Sotteok Sotteok
Part of my pandemic kitchen adventures was becoming more familiar with Korean cooking. Most of this came in the form of non-grilled items, so there isn't much evidence of these efforts on this site, but I spent a lot of time on sites like My Korean Kitchen and just looking at photos and YouTube videos. At one point I came across sotteok sotteok, which are like the rice cake skewers I made a few years back, but with the awesomeness level dialed up by the introduction of little sausages sandwiched between the tteok. I knew I had to make these, but really wanted an audience for them, so I picked a couple packages of the required sausages during an H Mart run and stored them in the freezer, where they laid in wait until The Meatwave was able to get going again. That happened in mid-summer, allowing me to finally experience this brilliant incarnation of food on a stick.
In its essence, these skewers are really only two ingredient, neither of which I made. First you need tubed shaped rice cakes, and second, the Korean Viennna sausages. I wasn't sure if I was going to find those exact sausages, so was planning on using the cocktail franks I could easily procure. While those little hot dogs would have tasted just fine, they also would have been a tad too small and they definitely were in a different realm of encased meat compared the coarsely ground pork in the Korean sausages.
This is where the disclaimer comes in that I never have had sotteok sotteok outside of my home before, so the rest of the recipe is my own, minimally informed interpretation. It seemed like sotteok sotteok often just comes plain with a choice of sauces to dress them up with. The two most common I was seeing were a ketchup and gochujang mixture and a sweet mustard. So I made both of those and chose to use the spicy gochujang sauce—which I rounded out with brown sugar, vinegar, and sesame oil—as a baste and the mustard sauce as a drizzle.
For the mustard sauce, I started with standard prepared yellow mustard that I took the edge off of by adding in some mayonnaise. I then used Korean rice syrup to add in sweetness. If you're already picking up the Vienna sausages from a Korean market, you should be able to get the rice syrup as well, but if not, you can sub in honey, agave syrup, or corn syrup instead.
Prior to grilling, the rice cakes do need to be boiled to soften them up. This is a quick proposition as it only takes a few minutes in boiling water for them to go from their harden state out of the bag to soft and chewy. Once they were done, I drained and rinsed them under cold water until they were cool enough to handle.

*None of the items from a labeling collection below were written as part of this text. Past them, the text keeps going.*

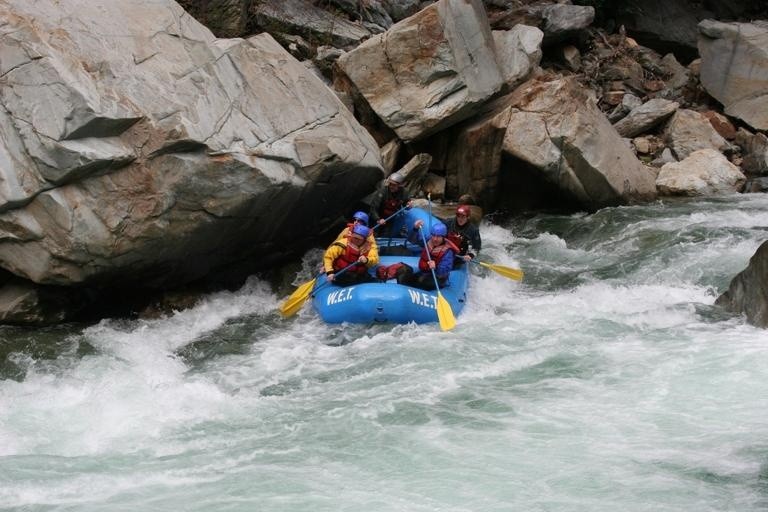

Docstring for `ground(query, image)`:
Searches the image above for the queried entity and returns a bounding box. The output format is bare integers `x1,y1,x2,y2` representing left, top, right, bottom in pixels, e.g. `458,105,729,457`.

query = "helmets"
352,225,370,239
352,211,369,224
387,172,405,186
430,222,448,237
455,204,472,219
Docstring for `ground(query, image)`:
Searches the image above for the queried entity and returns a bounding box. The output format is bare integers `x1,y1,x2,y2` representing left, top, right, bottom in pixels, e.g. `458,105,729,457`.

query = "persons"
396,219,454,293
444,202,481,269
324,224,379,287
367,172,414,235
319,211,377,273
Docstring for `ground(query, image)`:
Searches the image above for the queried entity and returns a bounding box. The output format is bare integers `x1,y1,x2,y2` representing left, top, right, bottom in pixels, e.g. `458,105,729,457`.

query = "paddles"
457,255,524,282
418,224,457,332
280,255,361,316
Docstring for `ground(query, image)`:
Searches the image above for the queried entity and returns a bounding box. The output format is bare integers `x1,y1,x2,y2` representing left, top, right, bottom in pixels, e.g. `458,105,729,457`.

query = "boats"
312,207,469,325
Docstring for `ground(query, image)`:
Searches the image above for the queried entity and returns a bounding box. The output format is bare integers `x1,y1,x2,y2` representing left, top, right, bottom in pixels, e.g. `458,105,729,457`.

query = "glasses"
354,218,361,222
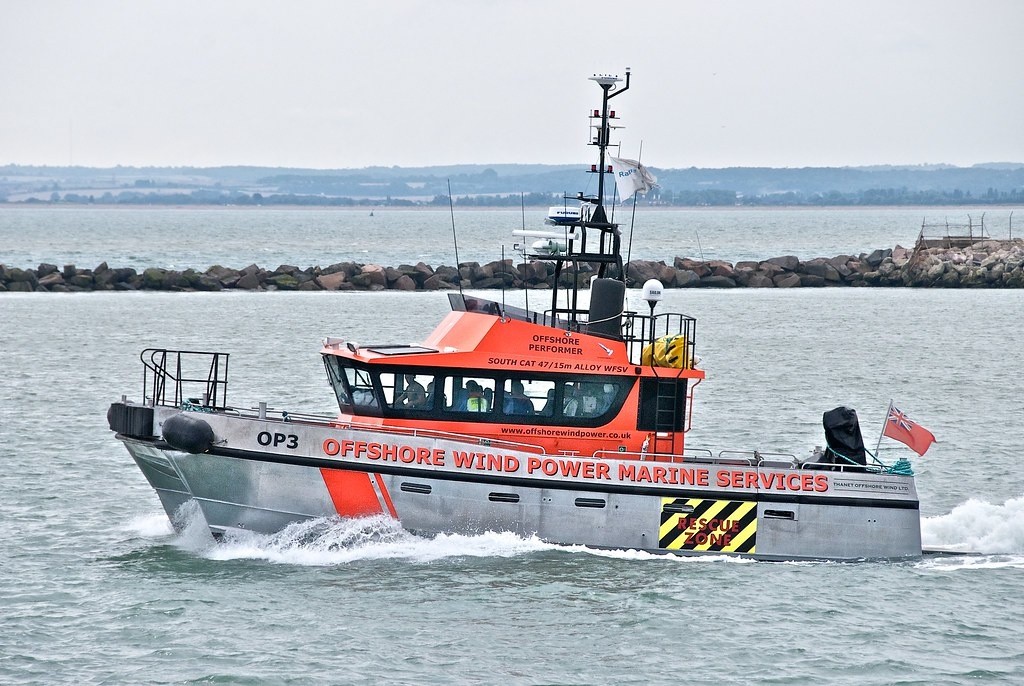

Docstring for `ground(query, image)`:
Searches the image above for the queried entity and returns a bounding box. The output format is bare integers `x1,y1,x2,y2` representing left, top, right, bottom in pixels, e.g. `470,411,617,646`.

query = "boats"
107,69,937,567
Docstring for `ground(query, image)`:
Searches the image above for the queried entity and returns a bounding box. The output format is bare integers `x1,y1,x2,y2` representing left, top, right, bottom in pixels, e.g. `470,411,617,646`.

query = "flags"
882,405,937,456
608,152,662,203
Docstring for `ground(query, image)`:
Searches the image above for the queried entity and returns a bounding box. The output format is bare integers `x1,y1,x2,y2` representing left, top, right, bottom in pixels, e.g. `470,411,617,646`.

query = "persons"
394,374,615,418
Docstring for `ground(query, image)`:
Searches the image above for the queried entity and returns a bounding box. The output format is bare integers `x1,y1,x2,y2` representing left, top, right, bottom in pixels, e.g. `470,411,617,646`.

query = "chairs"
451,387,555,416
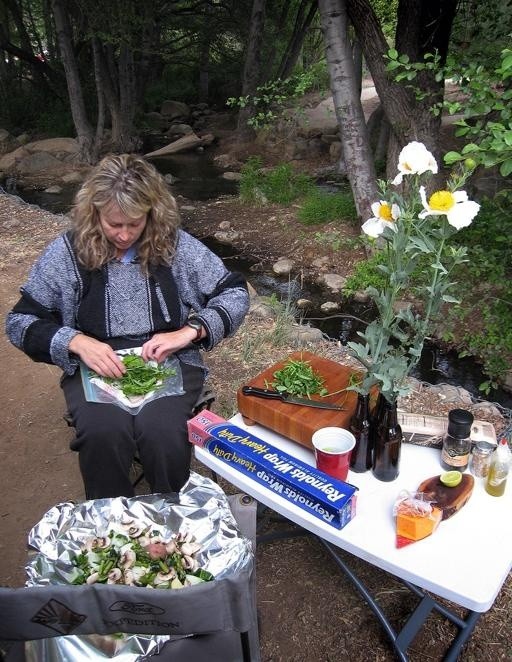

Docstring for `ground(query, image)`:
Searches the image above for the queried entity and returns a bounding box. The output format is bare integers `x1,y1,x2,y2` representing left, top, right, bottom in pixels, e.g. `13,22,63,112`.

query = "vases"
372,399,404,481
347,393,377,473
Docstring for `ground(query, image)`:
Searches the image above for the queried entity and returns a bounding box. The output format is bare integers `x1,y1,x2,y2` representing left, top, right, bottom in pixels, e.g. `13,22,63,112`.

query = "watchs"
183,320,202,343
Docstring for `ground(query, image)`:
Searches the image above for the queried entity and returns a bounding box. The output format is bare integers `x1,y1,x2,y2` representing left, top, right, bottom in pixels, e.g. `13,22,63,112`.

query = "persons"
5,153,251,497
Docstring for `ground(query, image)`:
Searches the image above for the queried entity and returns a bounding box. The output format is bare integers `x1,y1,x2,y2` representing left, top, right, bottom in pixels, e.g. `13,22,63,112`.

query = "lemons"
440,471,462,488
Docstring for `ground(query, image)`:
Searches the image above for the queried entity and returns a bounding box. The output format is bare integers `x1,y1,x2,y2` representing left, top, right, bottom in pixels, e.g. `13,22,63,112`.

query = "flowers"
353,139,438,397
392,188,483,393
68,526,213,592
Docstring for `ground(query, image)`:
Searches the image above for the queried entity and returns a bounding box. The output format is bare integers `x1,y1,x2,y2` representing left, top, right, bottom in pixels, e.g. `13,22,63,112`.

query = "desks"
189,400,510,660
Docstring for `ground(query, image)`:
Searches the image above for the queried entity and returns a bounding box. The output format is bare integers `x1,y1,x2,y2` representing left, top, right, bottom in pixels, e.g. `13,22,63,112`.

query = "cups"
438,409,475,469
312,426,357,483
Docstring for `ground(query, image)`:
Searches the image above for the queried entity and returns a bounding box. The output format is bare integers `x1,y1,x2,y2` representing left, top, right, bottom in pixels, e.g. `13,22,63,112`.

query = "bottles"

I then alternatively threaded the rice cakes and sausages onto skewers, doing four and three of each, respectively. These didn't fill up the entire skewer, but I don't recommend doing more because these were already quite filling and any more on one stick might push them over a single serving.
On the grill, I cooked these over direct high heat. Since the rice cakes are naturally sticky, they did adhere to the grates at first, but with a little time, they seared and released with no problem. Once they did, I flipped the skewers every now and then to keep things cooking evenly and to get good coloring on each side.
Once some charring began to develop, I brushed the skewers all over with the ketchup and gochujang mixture. I then let them continue to cook, still flipping, until the sauce baked down and developed some color itself. With that sugary ketchup base, this only took about a minute to happen.
Next the skewers went onto a serving tray where I squeezed on the sweet mustard and sprinkled with scallions. When I first saw sotteok sotteok, I was imagining it as a fun and light snack, but these were actually really hearty. Those sausages had heft to them I wasn't quite expecting, and pair that with filling rice cakes and the flavorful baste, and they were almost a meal unto themselves. The last time I made the grilled rice cakes, I only used a very spicy basting sauce, which I enjoyed, but this sotteok sotteok recipe has more balance to its flavor with the fermented kick of gochujang getting tempered first by the ketchup, then even further by the sweet mustard that may look minimal in application, but whose presence was tasted in each bite. There's been so much good that has come out of my pandemic-related cooking adventures, and sotteok sotteok as just another example of that.